--- Статья ---
Как мы видим, существовало не так много нитей, связывавших русскую деревню с внешним миром. Чиновничество, дворянство, средние сословия, интеллигенция жили своей жизнью, крестьяне – своей, и соседство тех и других не означало слияния идей, обмена мыслями.

Появление в 1910 году книги Бунина «Деревня», запечатлевшей картины почти средневекового мрака, произвело, по словам современного критика, «впечатление потрясающее»: «Русская литература знает много неприкрашенных изображений русской деревни, но никогда еще русская читающая публика не имела перед собой такого огромного полотна, на котором с подобной беспощадной правдивостью была бы показана самая изнанка крестьянского и близкого к крестьянскому быта во всей его духовной неприглядности и беспомощности. Потрясало в «Деревне» русского читателя не изображение материального, культурного, правового убожества – к этому был уже привычен русский читатель, воспитанный на произведениях тех из русских народников, которые были подлинными художниками, – потрясало сознание именно духовного убожества русской крестьянской действительности и, более того, – сознание безысходности этого убожества. Вместо чуть не святого лика русского крестьянина, у которого нужно учиться житейской мудрости, со страниц бунинской «Деревни» на читателя взглянуло существо жалкое и дикое, неспособное преодолеть свою дикость ни в порядке материального преуспеяния... ни в порядке приобщения к образованию... Максимум, чего успевает достичь показанный Буниным русский крестьянин даже в лице тех, кто поднимается над «нормальным» уровнем крестьянской дикости, – это только сознания этой своей безысходной дикости, сознания своей обреченности...»45.
--- Состав набора данных ---
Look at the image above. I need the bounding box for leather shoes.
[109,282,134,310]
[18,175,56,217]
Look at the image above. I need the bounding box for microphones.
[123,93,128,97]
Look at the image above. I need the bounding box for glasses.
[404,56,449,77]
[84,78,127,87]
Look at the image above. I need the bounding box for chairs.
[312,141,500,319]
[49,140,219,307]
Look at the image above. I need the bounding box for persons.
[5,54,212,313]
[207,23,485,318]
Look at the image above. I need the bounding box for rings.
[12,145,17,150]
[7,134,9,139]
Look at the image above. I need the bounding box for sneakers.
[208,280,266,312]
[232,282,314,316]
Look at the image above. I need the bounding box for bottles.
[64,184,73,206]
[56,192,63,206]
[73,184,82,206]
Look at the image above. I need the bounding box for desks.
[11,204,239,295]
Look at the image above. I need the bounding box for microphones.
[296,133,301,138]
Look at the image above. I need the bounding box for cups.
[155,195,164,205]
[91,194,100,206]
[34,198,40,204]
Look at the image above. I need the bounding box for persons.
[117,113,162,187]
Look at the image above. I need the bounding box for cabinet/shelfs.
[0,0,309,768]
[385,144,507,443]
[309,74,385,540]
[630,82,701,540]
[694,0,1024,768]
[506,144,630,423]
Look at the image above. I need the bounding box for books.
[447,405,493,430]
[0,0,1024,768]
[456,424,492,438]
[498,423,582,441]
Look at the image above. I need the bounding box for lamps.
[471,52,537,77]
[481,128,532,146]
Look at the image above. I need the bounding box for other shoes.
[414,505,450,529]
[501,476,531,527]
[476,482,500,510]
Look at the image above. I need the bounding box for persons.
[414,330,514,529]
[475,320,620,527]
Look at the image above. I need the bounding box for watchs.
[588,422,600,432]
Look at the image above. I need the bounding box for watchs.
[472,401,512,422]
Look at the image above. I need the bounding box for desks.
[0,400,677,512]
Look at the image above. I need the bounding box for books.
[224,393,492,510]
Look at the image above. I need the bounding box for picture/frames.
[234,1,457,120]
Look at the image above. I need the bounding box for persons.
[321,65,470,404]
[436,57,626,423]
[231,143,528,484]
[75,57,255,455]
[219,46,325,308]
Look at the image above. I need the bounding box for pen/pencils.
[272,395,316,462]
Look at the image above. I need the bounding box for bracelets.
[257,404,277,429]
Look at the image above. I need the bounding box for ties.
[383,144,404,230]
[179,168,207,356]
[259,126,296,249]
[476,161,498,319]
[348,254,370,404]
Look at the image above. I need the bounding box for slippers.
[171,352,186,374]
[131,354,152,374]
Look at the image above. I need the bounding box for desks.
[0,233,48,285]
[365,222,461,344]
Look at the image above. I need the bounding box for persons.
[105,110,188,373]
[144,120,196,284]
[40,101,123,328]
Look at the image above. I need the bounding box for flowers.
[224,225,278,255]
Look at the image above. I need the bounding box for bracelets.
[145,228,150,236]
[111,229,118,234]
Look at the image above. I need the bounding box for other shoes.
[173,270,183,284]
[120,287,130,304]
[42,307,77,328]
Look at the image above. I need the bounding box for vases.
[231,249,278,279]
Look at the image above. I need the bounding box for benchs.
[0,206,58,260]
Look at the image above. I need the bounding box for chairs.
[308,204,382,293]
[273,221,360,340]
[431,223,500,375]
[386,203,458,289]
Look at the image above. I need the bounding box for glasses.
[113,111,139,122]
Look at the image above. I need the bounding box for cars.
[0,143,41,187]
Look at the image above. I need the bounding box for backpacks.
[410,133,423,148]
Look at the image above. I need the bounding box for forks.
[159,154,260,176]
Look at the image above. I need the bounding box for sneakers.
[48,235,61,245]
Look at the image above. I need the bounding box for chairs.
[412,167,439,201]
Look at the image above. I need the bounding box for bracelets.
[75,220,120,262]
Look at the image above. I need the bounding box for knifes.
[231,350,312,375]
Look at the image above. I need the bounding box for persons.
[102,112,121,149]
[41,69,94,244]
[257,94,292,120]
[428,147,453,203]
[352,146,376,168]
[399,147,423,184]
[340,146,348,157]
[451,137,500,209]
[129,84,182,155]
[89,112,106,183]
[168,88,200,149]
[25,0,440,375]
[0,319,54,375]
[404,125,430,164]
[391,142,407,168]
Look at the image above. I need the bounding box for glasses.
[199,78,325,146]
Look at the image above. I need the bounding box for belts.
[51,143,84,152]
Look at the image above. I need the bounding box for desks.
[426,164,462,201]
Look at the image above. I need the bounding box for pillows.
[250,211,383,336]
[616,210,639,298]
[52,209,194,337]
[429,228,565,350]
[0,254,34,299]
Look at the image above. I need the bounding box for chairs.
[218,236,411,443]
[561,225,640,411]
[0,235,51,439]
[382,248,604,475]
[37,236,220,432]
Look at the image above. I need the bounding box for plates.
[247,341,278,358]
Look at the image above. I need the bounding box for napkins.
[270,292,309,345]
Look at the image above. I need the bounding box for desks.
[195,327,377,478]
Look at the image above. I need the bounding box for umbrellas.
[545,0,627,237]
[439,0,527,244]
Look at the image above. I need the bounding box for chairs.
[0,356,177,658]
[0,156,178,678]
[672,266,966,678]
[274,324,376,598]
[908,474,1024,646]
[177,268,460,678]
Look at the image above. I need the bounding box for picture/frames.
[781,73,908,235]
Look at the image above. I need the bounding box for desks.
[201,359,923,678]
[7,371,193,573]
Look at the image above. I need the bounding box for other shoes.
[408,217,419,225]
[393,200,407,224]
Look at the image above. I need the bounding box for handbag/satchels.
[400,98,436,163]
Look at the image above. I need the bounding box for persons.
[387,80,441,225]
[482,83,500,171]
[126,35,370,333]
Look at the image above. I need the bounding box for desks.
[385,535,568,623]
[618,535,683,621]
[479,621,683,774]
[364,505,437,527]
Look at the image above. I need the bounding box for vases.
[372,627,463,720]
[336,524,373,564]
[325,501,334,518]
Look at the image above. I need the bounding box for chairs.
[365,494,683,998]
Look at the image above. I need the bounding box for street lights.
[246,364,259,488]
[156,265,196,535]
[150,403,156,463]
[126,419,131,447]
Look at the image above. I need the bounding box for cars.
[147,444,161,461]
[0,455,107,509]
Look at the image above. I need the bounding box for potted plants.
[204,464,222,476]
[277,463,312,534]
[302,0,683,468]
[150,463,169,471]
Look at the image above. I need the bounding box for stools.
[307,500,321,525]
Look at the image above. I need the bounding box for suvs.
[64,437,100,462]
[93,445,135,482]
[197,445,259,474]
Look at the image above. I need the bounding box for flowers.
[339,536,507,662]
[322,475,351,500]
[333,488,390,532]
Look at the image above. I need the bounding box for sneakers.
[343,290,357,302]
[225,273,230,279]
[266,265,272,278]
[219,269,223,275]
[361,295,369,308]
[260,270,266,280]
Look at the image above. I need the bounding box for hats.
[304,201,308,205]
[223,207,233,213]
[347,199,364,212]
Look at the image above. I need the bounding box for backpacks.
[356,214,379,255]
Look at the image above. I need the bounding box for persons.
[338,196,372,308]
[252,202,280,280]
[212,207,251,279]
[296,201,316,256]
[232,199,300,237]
---
### Задания
a) В каком году, согласно статье о русской деревне, вышла книга Бунина «Деревня»?
b) Подхватите статью о русской деревне и бунинской «Деревне» и напишите следующий за ее последним предложением абзац.
Листинг взят из другого источника.

### Ответы
a) В 1910 году.

b)
Крестьянин, прекрасно умевший в самых тяжелых условиях бороться за существование в своем родном крае, совершенно терялся в отрыве от него. Едва он покидал свою деревню, свой насиженный угол, где жизнь текла послушно обычаям и покорно природе, и уходил в город, где все подчинено воле людей и их явно произвольным законам, он сразу ощущал себя потерянным. Глеб Успенский, идеализировавший русскую деревню, так описывал происходящее с оторванным от корней мужиком: «...огромнейшая масса русского народа до тех пор и терпелива, и могуча в несчастиях, до тех пор молода душою, мужественно-сильна и детски кротка – словом, народ, который держит на своих плечах всех и вся, народ, который мы любим, к которому идем за исцелением душевных мук, – до тех пор сохраняет свой могучий и кроткий тип, покуда над ним царит власть земли, покуда в самом корне его существования лежит невозможность ослушания ее повелений, покуда они властвуют над его умом, совестью, покуда они наполняют все его существование... наш народ до тех пор будет казаться таким, каков он есть... пока он весь... проникнут и освещен теплом и светом, веющим на него от матери сырой земли... Оторвите крестьянина от земли, от тех забот, которые она налагает на него, от тех интересов, которыми она волнует крестьянина, – добейтесь, чтоб он забыл «крестьянство», – и нет этого народа, нет народного миросозерцания, нет тепла, которое идет от него. Остается один пустой аппарат пустого человеческого организма. Настает душевная пустота – «полная воля», то есть неведомая пустая даль, безграничная пустая ширь, страшное «иди куда хошь»...»46.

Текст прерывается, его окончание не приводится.